- **TEXT SHOWN**:
● ● ● ● ●

Hybrid working, designing Edge AI and intelligent hardware systems for real-time applications.
I'm working with a deep tech company building next generation Edge AI and intelligent hardware platforms. They develop low power intelligent systems designed to run AI directly on hardware for real-time, high-performance applications across advanced electronics and embedded environments.
This is a high impact opportunity for an AI Engineer who wants to lead the deployment of AI systems for hardware platforms.
What they're looking for:
- Strong experience in Machine Learning, Edge AI, or Embedded AI
- Python with PyTorch, TensorFlow, or JAX
- Experience building, training, deploying, or optimising AI models
- Understanding of low power, low latency, or constrained hardware environments
- Interest in embedded systems, intelligent hardware, or FPGA accelerated platforms
- Experience working with sensor data, time series data, anomaly detection, or real time systems
- Ability to move from research into deployment
- Collaborative approach working across software, firmware, and hardware teams
- FPGA, embedded systems, ONNX/TensorRT, or hardware acceleration exposure (nice to have)
Why consider it:
- Cutting edge Edge AI and hardware projects
- High autonomy and real technical ownership
- Strong package including bonus and private healthcare
- Opportunity to build technology with real world impact

● ● ● ● ●

- **RECORD SET**:
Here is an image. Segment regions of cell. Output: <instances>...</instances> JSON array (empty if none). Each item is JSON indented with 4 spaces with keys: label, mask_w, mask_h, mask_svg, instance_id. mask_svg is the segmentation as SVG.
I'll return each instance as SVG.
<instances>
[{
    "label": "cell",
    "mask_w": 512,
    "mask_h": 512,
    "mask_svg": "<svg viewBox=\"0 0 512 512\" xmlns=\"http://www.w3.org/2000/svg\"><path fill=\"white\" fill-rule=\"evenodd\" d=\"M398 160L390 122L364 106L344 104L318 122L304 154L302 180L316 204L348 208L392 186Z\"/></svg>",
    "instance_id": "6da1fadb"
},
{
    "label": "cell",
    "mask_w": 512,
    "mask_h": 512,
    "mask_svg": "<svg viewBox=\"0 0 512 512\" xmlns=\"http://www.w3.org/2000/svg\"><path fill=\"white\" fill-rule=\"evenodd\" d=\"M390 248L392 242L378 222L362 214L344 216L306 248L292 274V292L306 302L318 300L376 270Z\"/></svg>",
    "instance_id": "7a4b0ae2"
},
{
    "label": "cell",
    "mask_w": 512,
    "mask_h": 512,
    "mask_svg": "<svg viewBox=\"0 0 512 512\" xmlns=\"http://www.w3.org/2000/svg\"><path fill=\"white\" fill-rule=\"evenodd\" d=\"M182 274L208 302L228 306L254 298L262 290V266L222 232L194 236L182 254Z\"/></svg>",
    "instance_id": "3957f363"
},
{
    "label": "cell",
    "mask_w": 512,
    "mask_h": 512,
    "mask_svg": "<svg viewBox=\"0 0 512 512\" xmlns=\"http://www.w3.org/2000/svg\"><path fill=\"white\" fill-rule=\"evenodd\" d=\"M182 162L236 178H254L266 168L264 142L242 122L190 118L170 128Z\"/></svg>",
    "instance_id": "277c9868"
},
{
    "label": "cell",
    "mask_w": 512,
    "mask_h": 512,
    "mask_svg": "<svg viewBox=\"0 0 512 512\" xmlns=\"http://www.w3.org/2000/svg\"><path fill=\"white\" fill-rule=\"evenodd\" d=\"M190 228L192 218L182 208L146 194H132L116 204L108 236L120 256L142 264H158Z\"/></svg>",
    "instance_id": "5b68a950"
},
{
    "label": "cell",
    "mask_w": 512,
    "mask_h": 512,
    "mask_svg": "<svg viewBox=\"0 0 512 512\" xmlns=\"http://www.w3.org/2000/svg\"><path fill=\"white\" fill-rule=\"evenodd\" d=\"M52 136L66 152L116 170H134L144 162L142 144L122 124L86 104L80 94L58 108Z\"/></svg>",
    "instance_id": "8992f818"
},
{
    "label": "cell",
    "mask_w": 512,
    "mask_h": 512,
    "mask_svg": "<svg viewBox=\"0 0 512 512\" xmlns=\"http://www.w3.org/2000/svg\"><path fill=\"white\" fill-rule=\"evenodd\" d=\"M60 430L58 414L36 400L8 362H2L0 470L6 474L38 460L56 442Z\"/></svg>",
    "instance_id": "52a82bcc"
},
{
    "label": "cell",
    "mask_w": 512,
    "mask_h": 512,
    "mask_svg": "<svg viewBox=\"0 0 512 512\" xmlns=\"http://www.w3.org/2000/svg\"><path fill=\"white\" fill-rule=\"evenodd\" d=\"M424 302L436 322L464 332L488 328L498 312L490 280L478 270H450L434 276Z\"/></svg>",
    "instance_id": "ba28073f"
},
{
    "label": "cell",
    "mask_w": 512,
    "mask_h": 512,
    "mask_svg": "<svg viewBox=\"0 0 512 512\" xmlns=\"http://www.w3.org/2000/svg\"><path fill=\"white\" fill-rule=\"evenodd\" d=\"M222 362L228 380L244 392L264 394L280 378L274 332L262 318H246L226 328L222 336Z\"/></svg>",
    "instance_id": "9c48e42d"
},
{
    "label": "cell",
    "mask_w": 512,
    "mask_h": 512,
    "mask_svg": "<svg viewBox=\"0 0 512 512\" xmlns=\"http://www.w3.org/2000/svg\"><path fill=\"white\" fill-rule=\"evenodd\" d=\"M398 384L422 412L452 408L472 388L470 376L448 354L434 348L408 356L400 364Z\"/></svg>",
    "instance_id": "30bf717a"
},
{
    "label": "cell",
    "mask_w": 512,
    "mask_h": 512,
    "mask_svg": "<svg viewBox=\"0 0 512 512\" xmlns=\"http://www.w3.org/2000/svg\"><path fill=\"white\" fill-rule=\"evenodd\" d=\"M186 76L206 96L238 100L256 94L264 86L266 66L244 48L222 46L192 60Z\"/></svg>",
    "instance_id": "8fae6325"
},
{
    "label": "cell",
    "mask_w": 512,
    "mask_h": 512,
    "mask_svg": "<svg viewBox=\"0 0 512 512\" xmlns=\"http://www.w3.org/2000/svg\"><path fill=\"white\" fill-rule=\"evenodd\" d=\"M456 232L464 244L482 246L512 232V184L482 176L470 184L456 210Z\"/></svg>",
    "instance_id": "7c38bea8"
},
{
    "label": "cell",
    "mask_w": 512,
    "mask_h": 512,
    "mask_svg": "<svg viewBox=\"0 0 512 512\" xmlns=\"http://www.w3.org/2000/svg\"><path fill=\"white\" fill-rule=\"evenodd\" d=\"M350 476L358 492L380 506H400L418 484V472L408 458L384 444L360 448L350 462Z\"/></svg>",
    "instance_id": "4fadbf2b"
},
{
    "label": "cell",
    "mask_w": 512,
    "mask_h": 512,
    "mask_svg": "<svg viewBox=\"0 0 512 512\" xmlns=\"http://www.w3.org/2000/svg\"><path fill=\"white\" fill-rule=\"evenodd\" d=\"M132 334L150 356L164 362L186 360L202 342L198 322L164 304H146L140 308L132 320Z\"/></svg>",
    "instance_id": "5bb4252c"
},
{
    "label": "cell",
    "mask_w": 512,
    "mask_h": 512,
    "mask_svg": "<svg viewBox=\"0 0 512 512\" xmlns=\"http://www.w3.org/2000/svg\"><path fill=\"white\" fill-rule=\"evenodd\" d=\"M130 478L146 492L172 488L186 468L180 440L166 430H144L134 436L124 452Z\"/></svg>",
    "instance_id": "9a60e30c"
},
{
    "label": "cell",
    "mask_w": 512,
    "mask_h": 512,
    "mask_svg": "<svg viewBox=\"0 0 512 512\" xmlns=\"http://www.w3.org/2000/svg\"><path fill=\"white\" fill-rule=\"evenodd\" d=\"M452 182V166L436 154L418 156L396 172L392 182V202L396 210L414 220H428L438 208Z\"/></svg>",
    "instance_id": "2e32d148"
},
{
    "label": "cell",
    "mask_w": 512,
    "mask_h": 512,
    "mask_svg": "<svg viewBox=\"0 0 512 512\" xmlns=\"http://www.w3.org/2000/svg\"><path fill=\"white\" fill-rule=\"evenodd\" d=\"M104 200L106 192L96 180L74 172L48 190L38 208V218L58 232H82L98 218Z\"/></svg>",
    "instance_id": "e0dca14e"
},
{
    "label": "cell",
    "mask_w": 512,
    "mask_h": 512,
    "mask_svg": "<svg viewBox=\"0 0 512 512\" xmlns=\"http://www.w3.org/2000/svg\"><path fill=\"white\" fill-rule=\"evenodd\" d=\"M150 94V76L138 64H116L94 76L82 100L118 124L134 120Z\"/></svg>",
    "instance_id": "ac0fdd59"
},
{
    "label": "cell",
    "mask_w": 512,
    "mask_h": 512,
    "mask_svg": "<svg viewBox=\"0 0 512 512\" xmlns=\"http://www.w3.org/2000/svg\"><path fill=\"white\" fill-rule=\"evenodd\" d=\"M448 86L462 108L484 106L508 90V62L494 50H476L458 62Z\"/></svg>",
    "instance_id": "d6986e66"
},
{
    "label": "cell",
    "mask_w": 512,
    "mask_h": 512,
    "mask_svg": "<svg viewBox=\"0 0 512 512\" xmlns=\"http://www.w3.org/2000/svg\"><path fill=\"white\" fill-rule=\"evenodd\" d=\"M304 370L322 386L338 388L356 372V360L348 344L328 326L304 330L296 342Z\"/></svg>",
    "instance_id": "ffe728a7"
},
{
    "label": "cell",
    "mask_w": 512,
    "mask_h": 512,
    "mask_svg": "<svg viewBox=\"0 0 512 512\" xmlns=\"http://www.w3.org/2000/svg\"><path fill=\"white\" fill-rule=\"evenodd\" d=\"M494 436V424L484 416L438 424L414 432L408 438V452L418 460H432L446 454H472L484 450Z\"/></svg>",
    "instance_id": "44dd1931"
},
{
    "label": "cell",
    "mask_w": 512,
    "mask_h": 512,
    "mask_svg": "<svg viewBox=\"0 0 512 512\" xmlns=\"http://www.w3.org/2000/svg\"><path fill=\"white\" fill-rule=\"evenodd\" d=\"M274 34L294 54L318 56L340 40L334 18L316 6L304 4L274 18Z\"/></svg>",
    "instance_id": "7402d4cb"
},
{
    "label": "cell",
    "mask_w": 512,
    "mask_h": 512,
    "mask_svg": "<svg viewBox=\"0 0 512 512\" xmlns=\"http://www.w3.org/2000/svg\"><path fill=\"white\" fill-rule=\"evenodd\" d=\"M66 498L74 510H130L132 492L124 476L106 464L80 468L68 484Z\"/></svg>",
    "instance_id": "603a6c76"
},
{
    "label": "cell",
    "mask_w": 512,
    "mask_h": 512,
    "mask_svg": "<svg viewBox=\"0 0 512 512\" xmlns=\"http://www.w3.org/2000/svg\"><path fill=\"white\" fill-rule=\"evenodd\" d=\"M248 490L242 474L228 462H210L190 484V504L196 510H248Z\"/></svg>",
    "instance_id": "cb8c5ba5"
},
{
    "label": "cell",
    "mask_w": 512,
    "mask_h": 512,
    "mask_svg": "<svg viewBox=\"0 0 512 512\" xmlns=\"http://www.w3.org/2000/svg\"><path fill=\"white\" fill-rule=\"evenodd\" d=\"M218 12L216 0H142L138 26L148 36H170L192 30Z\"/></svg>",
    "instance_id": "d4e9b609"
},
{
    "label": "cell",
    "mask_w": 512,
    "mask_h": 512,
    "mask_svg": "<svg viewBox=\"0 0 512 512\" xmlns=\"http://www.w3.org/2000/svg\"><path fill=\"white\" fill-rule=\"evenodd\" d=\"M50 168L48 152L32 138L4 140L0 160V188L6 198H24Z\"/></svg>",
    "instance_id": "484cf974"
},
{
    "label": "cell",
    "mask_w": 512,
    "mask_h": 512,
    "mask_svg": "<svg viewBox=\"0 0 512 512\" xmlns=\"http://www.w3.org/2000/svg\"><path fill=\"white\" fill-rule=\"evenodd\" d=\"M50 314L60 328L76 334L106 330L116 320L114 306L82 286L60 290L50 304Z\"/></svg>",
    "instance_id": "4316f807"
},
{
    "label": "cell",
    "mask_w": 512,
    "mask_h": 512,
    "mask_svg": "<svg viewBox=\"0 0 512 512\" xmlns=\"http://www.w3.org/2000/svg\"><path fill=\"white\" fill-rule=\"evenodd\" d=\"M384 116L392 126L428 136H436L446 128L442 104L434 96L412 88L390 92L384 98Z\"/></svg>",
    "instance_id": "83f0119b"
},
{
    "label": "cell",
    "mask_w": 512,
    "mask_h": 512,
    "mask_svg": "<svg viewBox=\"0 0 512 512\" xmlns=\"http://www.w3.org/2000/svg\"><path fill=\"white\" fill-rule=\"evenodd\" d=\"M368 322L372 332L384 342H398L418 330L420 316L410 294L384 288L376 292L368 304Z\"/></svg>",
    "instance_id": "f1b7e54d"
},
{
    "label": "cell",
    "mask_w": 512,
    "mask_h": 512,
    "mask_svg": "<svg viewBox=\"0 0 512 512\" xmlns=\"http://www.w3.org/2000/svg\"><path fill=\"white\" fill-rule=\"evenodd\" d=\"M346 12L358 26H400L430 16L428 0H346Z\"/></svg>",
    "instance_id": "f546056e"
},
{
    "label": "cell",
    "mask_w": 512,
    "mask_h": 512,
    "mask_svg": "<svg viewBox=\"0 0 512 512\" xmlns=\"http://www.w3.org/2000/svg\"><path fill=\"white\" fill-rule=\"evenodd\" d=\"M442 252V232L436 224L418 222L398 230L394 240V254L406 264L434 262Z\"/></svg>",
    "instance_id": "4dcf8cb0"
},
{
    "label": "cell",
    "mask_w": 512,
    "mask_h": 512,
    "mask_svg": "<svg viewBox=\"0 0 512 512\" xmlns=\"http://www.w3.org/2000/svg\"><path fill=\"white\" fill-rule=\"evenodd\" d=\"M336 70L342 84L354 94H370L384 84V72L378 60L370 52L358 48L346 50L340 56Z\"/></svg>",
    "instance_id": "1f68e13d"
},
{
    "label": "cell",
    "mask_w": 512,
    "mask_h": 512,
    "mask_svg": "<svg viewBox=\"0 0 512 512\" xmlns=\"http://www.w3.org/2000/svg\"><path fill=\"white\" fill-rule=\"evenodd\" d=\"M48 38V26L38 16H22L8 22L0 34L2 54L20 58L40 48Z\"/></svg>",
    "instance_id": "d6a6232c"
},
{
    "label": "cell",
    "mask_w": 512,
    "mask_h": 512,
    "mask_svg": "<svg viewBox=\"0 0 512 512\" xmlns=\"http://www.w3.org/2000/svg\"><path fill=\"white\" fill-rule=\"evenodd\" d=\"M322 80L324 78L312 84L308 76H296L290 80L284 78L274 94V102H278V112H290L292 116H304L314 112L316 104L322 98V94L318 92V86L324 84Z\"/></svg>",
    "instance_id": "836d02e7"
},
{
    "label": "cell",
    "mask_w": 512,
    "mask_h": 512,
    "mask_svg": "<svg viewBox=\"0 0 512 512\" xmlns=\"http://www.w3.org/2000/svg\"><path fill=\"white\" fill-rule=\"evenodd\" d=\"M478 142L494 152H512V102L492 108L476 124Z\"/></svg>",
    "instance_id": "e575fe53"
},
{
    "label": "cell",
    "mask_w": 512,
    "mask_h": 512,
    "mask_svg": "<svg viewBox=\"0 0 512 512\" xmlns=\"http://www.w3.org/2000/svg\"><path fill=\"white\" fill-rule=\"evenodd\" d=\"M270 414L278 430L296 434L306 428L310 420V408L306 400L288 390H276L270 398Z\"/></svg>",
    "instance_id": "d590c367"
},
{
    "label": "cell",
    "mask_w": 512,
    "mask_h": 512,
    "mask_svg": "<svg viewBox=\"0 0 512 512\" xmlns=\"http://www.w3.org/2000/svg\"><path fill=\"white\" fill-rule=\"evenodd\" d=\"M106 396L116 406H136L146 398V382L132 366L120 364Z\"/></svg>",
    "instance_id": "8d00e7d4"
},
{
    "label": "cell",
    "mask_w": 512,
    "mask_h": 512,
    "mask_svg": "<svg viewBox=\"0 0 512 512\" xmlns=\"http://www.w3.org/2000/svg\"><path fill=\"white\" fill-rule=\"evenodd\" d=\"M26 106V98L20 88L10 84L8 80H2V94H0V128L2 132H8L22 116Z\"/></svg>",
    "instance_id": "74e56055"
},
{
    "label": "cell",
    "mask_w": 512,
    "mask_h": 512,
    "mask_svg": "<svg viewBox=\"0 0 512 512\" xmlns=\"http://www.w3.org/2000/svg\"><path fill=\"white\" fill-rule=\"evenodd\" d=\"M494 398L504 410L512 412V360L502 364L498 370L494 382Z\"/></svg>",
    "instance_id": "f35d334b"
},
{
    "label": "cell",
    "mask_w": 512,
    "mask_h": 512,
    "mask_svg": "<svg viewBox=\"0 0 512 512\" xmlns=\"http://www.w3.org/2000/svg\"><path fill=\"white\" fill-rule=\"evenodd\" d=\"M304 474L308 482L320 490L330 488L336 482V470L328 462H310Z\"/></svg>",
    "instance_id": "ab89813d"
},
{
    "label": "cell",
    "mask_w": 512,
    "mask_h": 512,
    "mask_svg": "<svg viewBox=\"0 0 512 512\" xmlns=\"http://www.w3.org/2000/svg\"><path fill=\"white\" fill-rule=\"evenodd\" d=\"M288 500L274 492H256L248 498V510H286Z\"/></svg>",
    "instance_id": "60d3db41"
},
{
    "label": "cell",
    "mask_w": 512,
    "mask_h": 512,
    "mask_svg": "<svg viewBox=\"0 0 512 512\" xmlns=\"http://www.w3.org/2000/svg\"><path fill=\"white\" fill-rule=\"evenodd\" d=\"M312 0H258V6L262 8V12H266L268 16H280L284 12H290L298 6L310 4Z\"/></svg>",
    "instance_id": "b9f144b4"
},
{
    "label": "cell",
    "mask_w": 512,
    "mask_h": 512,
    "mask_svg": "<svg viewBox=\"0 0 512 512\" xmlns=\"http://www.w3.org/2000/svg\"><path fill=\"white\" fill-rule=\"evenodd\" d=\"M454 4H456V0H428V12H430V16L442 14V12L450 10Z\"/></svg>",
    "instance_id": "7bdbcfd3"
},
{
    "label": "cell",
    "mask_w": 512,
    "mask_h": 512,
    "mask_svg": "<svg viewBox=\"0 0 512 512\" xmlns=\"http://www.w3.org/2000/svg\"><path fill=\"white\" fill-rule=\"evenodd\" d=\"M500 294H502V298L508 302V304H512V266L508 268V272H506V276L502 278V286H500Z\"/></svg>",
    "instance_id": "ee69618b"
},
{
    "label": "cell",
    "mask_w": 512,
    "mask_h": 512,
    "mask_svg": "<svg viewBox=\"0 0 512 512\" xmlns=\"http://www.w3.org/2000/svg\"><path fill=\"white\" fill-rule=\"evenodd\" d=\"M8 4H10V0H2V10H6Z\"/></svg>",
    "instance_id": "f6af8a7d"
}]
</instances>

● ● ● ● ●

Return the passage of the job listing that begins with the words containing "Hybrid working, designing" and ends with "for hardware platforms.", copied word for word.

- **OUTPUT OF THE EXERCISE**:
Hybrid working, designing Edge AI and intelligent hardware systems for real-time applications.
I'm working with a deep tech company building next generation Edge AI and intelligent hardware platforms. They develop low power intelligent systems designed to run AI directly on hardware for real-time, high-performance applications across advanced electronics and embedded environments.
This is a high impact opportunity for an AI Engineer who wants to lead the deployment of AI systems for hardware platforms.